Sara Zarr, young adult writer extraordinaire, is the author of three poignant novels: Story of a Girl, Sweethearts, and Once Was Lost. Sweethearts, my favorite of the three, chronicles the friendship of a boy and a girl growing up in Salt Lake City.

As I think about why I like this book, for why's are so much more important when you are a writer or an artist of any sort, I decide it is her authentic character development. But as I consider the novel more closely, I realize why this character development feels so genuine. Young adult novels can be angsty, dramatic, and fantastical. Sara Zarr claims none of these cheap devices in her writing. She is a writer of restraint.

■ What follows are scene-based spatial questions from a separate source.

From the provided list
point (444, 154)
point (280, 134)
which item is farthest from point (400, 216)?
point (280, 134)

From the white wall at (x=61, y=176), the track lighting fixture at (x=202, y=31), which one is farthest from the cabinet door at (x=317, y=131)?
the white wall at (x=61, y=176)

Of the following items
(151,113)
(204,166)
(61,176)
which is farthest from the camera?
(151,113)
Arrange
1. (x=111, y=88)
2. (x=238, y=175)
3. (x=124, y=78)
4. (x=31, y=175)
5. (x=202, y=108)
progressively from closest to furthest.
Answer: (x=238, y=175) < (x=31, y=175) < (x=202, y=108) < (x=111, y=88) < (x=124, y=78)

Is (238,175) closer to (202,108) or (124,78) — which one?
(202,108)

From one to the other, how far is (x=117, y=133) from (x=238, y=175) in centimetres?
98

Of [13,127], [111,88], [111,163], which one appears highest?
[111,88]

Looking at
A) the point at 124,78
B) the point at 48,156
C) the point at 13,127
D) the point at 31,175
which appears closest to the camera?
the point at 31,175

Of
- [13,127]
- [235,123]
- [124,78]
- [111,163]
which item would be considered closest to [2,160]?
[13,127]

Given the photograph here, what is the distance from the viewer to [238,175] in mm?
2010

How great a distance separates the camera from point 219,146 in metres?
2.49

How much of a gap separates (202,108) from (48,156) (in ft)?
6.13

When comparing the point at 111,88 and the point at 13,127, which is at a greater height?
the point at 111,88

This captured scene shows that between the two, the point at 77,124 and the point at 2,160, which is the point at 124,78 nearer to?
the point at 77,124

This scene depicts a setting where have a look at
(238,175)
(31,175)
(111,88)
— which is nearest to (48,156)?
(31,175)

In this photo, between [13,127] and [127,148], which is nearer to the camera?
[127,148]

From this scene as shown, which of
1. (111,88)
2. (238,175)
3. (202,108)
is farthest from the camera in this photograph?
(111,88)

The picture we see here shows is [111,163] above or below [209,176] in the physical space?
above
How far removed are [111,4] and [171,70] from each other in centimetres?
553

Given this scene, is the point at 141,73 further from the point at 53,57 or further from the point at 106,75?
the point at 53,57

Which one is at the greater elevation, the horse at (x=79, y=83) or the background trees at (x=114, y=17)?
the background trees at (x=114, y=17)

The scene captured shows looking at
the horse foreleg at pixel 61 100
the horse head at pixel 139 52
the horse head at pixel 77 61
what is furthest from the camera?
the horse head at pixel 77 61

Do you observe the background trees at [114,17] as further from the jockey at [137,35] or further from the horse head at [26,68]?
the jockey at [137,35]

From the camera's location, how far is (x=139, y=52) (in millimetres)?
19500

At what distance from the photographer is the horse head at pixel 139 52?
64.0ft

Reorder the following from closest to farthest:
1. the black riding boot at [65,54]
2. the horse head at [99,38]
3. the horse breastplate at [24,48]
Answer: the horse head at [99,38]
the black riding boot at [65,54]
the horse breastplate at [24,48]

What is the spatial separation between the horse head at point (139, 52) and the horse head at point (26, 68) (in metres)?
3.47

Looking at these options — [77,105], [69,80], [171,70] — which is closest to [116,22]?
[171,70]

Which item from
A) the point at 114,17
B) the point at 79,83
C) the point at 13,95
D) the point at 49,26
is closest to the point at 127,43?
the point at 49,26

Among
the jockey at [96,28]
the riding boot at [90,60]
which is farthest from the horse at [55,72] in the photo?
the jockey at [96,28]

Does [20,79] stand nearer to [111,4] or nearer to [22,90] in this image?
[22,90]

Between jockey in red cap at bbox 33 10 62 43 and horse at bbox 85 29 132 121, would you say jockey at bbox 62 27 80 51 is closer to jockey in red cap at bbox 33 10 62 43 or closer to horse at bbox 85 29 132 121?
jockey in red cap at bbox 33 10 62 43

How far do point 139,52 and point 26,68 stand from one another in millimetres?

Throughout Sweethearts one is led to believe through a series of fractional flashbacks that the protagonist, Jennifer/Jenny, may have been sexually abused by her friend, Cameron's, father. But as the flashback is completed near the end of the book, we find out that she narrowly escapes. All of the trauma Jenny feels year after year is due to an event that almost happened, but didn't.

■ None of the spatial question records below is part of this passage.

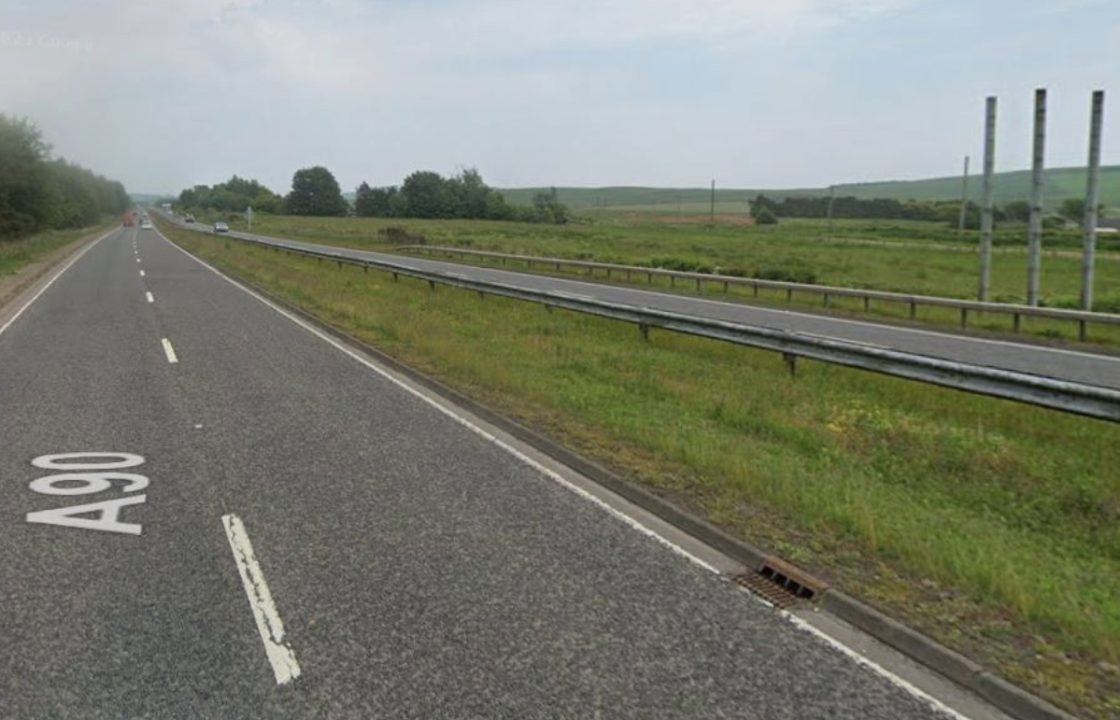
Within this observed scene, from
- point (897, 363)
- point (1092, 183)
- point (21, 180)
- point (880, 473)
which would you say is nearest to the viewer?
point (880, 473)

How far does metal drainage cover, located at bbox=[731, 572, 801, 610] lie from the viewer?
175 inches

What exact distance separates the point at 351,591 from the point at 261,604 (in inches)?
18.8

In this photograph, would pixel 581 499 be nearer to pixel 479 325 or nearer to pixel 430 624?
pixel 430 624

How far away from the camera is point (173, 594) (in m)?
4.42

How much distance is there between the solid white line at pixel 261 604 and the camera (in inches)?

Similarly, the close friendship Jenny has with Cameron feels like it may turn romantic through much of the book. It doesn't. Instead, Zarr weaves a stunningly real connection between the two teenagers that is not fueled by romantic attraction, but by that indefinable emotional attatchment some people just have with one another. She discards the more traditional and easy path of romance in young adult fiction in favor of writing a book about a deep friendship.

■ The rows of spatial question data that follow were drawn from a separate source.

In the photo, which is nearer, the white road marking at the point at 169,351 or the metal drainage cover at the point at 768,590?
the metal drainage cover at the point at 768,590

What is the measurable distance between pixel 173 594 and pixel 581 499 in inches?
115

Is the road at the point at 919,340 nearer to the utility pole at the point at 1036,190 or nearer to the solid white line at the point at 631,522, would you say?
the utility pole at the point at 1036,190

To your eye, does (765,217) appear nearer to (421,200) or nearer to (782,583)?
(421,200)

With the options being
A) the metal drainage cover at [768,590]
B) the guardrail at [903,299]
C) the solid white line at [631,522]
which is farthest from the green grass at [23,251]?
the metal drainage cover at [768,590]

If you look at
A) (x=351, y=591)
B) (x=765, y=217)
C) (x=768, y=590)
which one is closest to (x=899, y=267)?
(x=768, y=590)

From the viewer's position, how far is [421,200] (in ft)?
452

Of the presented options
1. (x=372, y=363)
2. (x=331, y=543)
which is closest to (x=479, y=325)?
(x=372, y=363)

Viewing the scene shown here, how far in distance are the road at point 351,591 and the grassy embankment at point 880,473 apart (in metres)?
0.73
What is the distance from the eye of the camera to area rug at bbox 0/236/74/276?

This realization makes me pause when I am about to write a dramatic scene. I think, perhaps writing is like eating. That cupcake tastes so good while you are eating it, but afterward you feel that lump of processed sugar in your stomach. It is far better to eat an apple or something lighter instead. I consider what I could do in each scene to minimize the unrealistic elements, much like minimizing my calorie intake. I take more time to develop friendships between my characters, because it is only through time that you can convince your readers that what you write is a mirror of what they live.

It is too easy to put in rape scenes for a tear jerking effect, too simple to make my characters scream with rage. And it becomes clear why I like Sara Zarr so much more than Nicholas Sparks. It is what she doesn't write, where she doesn't go, that makes me respect her.

In art, more is not always more. And less can often be nothing less than amazing.